::: Pasaje proporcionado :::

Nadie es dueño del proceso constituyente y se debe sospechar de todo aquello que se presente como tal. Los chilenos ya escogieron a sus representantes, y ahora los representantes deben actuar como órgano deliberado incorporado, sin facciones ni clases. En esa línea, todo grupo que se declare más legitimo que otro es un riesgo para el proceso. Y no denunciarlo es ser cómplice de sus consecuencias.
La gran pregunta. Antes de la elección, la gran pregunta era sobre la composición de la Convención Constitucional y el balance de poder que habría entre conservadores y progresistas. Lo relevante, en ese entonces, era saber si los primeros podrían obtener al menos un tercio de los escaños para manejar los tiempos del debate. Era saber si la derecha alcanzaría al menos 52 escaños para defender “el modelo”.
- Ahora no solo sabemos que la derecha no tendrá la cuota de escaños que necesita para controlar la dirección y la intensidad del debate, sino además lo poco que importa hacer una distinción ideológica entre los constituyentes. Con una mayoría progresista a punto de asumir, no hay nada más irrelevante e inútil que diferenciar a los constituyentes en base a su tinte ideológico.
- Lo que realmente importa es saber la apertura al diálogo que tendrán cada uno de los 155. La nueva gran pregunta es sobre la predisposición de los constituyentes a considerar posiciones contrarias, pues no solo será determinante para asegurar una votación favorable en el plebiscito de salida, sino para el éxito a largo plazo del texto resultante. Por eso, la distinción ahora relevante es entre dialogantes y dogmáticos.

:::

Problema planteado:
Indica si cada una de las siguientes afirmaciones concuerda con el texto sobre el proceso constituyente, respondiendo sí o no y citando literalmente las palabras del texto que lo deciden.
1. Antes de la elección, se consideraba relevante saber si la derecha obtendría al menos 52 escaños.
2. Según el texto, la derecha tendrá la cuota de escaños necesaria para controlar la dirección del debate.
3. El texto sostiene que la distinción relevante ahora es entre dialogantes y dogmáticos.

::: Datos proporcionados :::

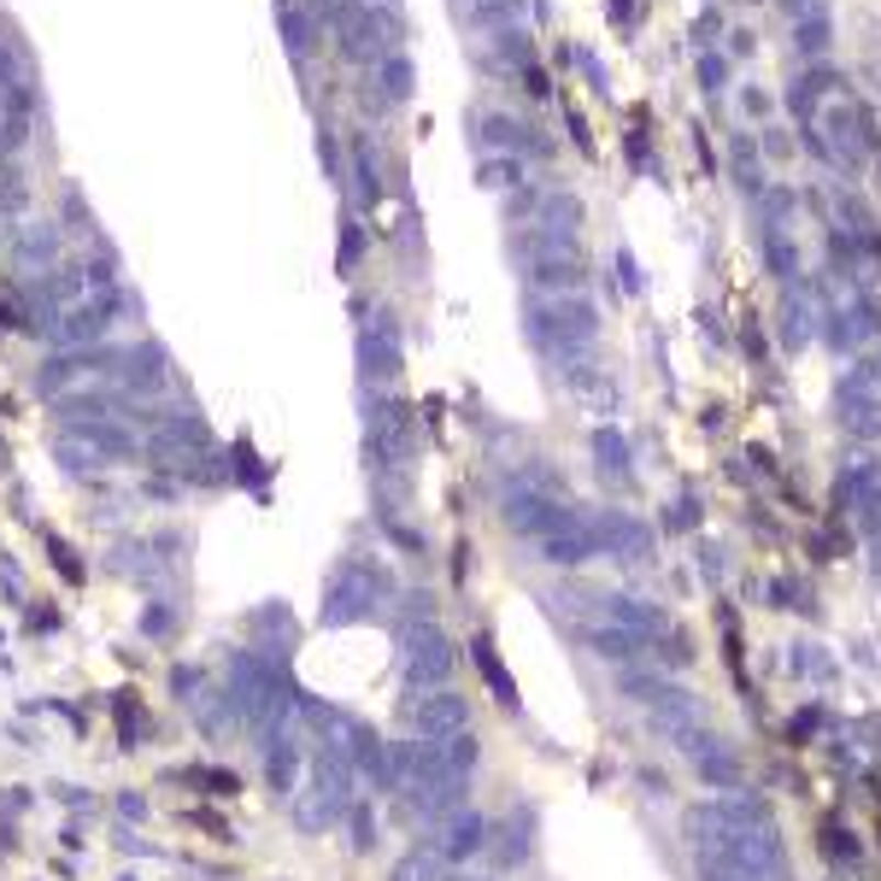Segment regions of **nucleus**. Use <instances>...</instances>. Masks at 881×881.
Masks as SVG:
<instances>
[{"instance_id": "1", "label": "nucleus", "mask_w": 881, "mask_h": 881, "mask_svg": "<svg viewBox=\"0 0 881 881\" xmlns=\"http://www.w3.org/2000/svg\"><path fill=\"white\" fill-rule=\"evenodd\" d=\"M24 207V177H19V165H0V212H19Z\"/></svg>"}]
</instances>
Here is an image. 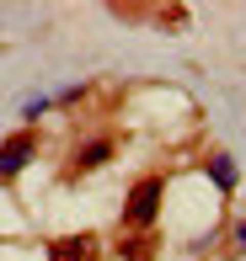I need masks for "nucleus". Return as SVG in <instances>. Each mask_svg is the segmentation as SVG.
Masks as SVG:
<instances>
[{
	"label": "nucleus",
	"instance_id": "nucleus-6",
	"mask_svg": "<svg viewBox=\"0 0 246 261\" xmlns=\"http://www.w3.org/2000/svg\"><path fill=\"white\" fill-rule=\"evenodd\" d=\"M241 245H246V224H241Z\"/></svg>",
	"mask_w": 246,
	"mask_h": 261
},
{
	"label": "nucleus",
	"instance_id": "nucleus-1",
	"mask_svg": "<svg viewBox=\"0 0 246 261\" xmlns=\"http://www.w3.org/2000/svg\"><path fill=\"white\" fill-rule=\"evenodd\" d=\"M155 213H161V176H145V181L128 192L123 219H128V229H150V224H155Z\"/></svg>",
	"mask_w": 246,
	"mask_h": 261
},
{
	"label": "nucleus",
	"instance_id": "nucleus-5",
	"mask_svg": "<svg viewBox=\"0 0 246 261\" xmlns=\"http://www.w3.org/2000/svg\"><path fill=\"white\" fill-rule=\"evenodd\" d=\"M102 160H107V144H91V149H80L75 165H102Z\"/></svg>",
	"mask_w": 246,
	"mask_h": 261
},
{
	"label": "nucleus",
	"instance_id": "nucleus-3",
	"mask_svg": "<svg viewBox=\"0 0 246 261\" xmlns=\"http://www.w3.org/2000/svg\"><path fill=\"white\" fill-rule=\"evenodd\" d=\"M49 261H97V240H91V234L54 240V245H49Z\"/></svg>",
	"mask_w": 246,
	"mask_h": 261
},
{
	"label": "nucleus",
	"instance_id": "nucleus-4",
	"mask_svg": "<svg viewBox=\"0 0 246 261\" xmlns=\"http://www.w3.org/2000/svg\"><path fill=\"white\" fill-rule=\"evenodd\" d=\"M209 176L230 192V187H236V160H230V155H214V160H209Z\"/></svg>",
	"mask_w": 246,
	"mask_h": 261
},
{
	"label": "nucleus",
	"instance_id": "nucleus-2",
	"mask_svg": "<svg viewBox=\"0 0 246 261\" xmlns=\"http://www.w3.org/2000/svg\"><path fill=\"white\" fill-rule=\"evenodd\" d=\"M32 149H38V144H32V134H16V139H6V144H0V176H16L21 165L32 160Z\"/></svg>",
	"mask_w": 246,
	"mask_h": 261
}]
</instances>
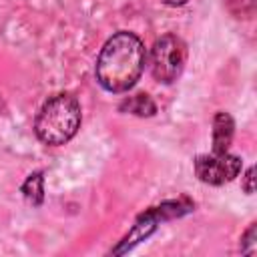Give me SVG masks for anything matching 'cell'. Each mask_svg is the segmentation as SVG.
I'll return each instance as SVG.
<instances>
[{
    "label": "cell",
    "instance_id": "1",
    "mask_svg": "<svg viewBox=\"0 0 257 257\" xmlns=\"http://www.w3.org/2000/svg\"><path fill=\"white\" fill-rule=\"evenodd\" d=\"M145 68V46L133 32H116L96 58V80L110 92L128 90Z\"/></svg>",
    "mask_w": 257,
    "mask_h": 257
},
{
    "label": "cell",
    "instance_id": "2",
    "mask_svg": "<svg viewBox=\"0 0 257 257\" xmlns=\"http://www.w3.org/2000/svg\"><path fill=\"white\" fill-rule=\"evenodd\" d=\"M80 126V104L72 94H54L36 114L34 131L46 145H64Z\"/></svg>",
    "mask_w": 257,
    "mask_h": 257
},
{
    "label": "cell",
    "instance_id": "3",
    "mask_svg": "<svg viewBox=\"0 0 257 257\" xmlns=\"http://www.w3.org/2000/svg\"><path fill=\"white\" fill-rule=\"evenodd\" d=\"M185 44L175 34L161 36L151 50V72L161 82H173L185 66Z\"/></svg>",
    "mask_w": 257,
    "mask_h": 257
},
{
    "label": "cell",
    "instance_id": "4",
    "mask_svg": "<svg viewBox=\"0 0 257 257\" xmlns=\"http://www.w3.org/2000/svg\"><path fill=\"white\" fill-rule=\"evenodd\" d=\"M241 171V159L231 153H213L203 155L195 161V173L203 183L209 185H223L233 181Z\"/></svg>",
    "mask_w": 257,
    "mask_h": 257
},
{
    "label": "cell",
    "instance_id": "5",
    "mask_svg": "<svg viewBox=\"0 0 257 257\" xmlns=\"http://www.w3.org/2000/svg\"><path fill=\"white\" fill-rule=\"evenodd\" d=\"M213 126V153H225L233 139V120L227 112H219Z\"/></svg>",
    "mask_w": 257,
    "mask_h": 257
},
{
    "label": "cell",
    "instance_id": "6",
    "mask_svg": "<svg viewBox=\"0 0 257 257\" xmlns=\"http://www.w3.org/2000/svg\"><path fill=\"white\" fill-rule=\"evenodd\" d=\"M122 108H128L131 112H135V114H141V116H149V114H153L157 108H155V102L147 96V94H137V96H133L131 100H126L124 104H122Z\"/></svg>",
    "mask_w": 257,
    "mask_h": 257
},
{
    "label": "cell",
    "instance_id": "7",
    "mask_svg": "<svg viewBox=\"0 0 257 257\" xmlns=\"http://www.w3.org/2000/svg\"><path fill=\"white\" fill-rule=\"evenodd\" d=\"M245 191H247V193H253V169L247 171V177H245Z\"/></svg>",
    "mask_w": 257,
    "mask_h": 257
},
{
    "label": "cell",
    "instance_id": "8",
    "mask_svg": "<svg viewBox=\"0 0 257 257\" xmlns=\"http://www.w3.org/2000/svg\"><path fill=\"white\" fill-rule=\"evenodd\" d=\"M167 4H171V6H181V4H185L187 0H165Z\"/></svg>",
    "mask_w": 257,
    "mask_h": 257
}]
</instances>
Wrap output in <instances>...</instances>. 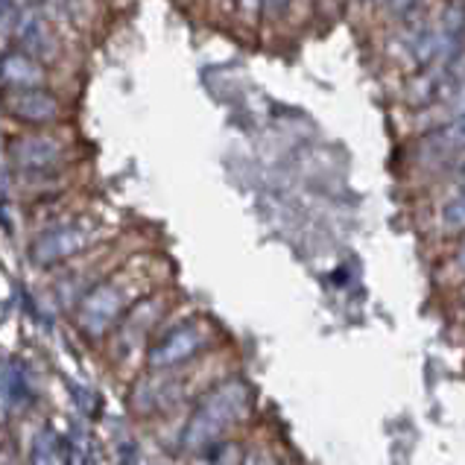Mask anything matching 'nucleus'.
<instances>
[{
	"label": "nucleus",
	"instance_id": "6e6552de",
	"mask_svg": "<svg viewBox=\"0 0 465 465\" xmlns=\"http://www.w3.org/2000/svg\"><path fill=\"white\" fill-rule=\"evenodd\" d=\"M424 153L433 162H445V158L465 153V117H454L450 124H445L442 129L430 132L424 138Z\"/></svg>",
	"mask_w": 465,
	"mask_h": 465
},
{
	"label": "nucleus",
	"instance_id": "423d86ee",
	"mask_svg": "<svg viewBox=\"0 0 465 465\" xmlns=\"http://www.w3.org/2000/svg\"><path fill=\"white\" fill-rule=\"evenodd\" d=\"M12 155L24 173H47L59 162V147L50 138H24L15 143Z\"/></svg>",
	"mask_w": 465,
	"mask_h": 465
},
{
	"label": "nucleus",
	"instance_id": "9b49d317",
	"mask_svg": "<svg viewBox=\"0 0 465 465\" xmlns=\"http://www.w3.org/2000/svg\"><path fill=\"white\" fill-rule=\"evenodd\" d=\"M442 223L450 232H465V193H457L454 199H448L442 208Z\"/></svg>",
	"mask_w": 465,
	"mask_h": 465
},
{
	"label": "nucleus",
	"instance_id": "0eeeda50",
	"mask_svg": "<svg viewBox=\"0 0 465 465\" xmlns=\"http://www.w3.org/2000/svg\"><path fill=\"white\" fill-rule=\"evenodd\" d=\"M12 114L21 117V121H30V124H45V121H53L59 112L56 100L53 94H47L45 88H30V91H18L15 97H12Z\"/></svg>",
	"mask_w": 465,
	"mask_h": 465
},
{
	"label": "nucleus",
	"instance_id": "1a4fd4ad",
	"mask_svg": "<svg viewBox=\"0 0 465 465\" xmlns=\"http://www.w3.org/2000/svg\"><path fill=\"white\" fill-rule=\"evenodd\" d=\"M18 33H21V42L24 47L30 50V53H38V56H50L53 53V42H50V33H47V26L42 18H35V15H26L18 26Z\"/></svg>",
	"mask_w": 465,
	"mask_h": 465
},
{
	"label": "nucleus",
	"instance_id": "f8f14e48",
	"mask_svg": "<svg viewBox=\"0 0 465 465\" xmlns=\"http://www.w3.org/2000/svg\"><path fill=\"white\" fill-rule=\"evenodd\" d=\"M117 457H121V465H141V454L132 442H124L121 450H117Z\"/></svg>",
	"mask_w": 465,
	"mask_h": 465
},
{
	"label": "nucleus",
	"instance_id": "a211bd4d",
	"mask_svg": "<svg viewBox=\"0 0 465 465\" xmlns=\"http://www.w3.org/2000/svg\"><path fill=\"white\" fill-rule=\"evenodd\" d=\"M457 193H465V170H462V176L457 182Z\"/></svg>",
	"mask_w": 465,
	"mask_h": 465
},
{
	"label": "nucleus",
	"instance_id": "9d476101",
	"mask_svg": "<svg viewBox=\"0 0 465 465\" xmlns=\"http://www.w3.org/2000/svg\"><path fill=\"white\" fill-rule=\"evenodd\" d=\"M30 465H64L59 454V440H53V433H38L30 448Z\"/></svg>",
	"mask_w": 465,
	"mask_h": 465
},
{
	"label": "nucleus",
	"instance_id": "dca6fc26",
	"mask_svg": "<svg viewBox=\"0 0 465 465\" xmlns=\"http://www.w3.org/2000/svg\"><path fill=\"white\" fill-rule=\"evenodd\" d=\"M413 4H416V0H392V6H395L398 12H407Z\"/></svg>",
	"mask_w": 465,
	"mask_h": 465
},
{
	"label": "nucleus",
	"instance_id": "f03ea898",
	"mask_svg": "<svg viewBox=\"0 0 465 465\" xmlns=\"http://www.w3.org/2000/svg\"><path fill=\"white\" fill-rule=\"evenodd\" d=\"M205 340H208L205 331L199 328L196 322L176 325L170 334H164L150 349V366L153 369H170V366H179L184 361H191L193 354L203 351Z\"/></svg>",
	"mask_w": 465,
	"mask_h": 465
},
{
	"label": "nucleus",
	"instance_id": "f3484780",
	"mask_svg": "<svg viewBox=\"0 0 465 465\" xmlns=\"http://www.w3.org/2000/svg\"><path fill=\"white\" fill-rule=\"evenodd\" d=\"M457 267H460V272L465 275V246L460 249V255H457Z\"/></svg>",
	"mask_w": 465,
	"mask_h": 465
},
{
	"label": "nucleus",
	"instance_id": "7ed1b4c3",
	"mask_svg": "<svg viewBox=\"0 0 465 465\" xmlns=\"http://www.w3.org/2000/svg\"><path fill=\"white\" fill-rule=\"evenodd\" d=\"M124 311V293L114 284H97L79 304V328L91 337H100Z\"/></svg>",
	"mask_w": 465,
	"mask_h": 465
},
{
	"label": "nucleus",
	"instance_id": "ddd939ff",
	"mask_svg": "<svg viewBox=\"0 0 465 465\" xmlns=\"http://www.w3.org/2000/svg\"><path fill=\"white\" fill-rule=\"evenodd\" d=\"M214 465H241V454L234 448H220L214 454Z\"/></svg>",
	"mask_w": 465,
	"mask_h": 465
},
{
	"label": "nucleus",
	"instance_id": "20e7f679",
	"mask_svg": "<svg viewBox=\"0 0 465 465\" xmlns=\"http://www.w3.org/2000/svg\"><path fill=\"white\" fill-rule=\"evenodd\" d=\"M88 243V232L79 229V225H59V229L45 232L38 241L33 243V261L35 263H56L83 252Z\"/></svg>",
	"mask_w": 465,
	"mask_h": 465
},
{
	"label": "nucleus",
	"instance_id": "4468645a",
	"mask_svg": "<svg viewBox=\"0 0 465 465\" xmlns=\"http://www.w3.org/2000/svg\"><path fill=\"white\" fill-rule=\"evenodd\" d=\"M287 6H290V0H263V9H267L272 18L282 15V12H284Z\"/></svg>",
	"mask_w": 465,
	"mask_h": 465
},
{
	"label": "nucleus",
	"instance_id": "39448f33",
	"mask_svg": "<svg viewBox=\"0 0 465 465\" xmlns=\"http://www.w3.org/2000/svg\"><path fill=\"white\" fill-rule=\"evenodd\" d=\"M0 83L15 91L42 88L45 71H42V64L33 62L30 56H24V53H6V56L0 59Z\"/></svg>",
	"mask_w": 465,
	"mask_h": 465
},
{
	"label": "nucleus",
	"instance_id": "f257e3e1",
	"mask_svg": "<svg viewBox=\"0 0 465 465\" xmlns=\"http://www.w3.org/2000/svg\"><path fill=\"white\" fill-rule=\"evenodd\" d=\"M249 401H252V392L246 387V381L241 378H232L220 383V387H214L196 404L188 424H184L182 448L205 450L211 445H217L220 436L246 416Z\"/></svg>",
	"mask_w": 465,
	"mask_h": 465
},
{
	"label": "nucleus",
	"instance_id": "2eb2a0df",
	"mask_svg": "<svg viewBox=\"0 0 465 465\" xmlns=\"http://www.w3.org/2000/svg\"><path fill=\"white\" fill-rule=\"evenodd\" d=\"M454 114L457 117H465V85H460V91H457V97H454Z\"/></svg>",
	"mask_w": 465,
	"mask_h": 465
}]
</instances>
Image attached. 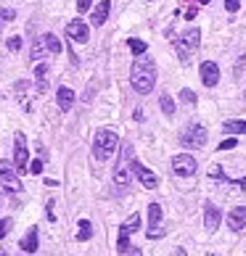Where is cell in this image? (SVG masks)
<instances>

:::

Resultado obtenido:
1. Sí: «Era saber si la derecha alcanzaría al menos 52 escaños».
2. No: «la derecha no tendrá la cuota de escaños que necesita para controlar la dirección y la intensidad del debate».
3. Sí: «la distinción ahora relevante es entre dialogantes y dogmáticos».